HuHot Mongolian Grill’s store base has grown 52 percent since 2009, and its customizable, all-you-caneat signature food and service format are key to the consumer appeal fueling that growth, executives and industry observers say.
Based in Missoula, Mont., the 47-unit casual-dining chain was founded 14 years ago by the Vap family, whose HuHot Mongolian Grills LLC owns six restaurants, is affiliated with nine operated by family members and franchises 32 to others.
HuHot offers a small menu of à la carte appetizers, salads and desserts. For its Mongolian Grill entrée option, however, the chain permits guests unlimited trips through the service line, where they can select from a wide range of raw proteins, sliced and diced produce, oils, sauces and other toppings to create personal, Asian-flavored dishes that are then prepared for them on a large circular grill.
“It has the three ‘C’s for consumers: control, convenience and customization,” said foodservice training consultant and Nation’s Restaurant News contributor Jim Sullivan. “Time is one of the things people want to control, and [at HuHot] you can get up there and get your food in relatively quick fashion, and you can make it as spicy as you want.”
Dennis Lombardi, executive vice president of the Dublin, Ohio-based WD Partners consultancy, said Mongolian barbecue concepts such as HuHot work
for a slightly younger demographic for a variety of reasons.
“But I can also see grandparents taking their grandchildren there,” he said. “There is a lot of activity and consumer interaction going on around the food, which makes it a fun place for a date or [social] things like that,” Lombardi added, noting that the format spurs users to talk to one another while choosing ingredients and watching their meals cook.
Industry watcher Sullivan said the ingredients and cooking style at HuHot foster the perception that the food is fresh and better for you.
“You can make it as good for you or bad for you as you like,” Andrew Vap, HuHot co-founder and chief executive, noted. “If you load your plate with noodles, meats and heavy sauces, that’s not so good for you. Having lots of vegetables and lighter sauces is.”
Vap said having a customizable signature food is one of the chain’s strong suits. Most operators charge $8.99 for the Mongolian Grill option during weekday lunch and $12.99 at dinner.

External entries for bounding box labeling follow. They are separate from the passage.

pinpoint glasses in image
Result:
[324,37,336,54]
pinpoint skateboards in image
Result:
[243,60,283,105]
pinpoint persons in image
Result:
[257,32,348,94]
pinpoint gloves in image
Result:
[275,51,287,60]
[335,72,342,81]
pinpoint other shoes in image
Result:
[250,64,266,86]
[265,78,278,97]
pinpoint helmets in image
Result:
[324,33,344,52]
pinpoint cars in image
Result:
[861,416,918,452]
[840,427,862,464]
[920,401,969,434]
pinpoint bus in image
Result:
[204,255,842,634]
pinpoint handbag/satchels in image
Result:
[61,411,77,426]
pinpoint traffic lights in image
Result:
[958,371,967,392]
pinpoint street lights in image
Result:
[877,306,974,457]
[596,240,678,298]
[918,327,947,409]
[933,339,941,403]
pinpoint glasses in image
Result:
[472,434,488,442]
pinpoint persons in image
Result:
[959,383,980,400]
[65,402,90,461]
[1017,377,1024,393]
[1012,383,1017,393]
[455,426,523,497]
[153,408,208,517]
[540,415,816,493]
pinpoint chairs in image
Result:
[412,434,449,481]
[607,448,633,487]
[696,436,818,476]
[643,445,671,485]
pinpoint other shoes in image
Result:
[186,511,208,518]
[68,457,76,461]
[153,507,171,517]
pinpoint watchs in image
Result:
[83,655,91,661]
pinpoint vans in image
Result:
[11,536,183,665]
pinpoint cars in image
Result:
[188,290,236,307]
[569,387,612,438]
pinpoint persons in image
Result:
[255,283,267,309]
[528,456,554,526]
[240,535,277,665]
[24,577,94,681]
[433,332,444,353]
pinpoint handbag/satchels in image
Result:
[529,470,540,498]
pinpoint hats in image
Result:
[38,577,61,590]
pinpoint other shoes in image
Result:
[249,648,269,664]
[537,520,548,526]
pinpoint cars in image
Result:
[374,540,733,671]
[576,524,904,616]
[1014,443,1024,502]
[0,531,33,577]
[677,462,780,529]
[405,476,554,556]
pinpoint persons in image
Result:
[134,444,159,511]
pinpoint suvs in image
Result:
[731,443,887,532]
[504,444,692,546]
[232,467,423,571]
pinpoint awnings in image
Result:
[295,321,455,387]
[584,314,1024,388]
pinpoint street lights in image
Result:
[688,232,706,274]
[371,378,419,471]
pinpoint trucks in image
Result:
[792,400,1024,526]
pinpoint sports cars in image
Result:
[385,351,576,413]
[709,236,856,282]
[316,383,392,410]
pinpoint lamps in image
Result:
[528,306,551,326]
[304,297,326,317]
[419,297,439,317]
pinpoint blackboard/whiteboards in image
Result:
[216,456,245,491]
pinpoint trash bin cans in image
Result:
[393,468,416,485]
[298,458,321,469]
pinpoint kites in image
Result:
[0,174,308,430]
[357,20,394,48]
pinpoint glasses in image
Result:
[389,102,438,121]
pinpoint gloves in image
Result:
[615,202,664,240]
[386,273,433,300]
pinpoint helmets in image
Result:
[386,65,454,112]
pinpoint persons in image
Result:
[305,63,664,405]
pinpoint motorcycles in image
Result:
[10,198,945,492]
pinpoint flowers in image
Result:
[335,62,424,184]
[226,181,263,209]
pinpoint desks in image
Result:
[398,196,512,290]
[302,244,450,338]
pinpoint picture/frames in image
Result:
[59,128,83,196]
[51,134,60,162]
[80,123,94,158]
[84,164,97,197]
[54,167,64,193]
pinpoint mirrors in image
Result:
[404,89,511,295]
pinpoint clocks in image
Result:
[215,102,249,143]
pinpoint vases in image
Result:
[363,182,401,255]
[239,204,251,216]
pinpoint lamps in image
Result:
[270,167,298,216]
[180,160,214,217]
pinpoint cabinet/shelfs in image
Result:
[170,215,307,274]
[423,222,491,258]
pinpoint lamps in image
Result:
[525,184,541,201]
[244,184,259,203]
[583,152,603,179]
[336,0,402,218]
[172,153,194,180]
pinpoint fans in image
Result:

“When people come in, they often have a recipe they have created and have really dialed in,” he said. “We have a recipe contest every fall, and customers get excited about it because the recipe cards of the winner and runner-up are distributed to all the stores.”
Vap said he expects HuHot to maintain its recent double-digit rate of unit growth in 2013 by adding eight to 10 new restaurants, including three in the Salt Lake City market and one each in Denver; Rapid City, S.D.; and Virginia. After that, he said, he anticipates adding between eight and 12 restaurants annually.
Related to marketing, Vap said, HuHot has seen good results from its limited-time offers, such as the Gobi-Nanas wrapped and fried bananas dessert LTO of 2012, and quarterly Sauce of the Season promotion, which recently featured Khan’s Revenge, a habañero-spiked condiment.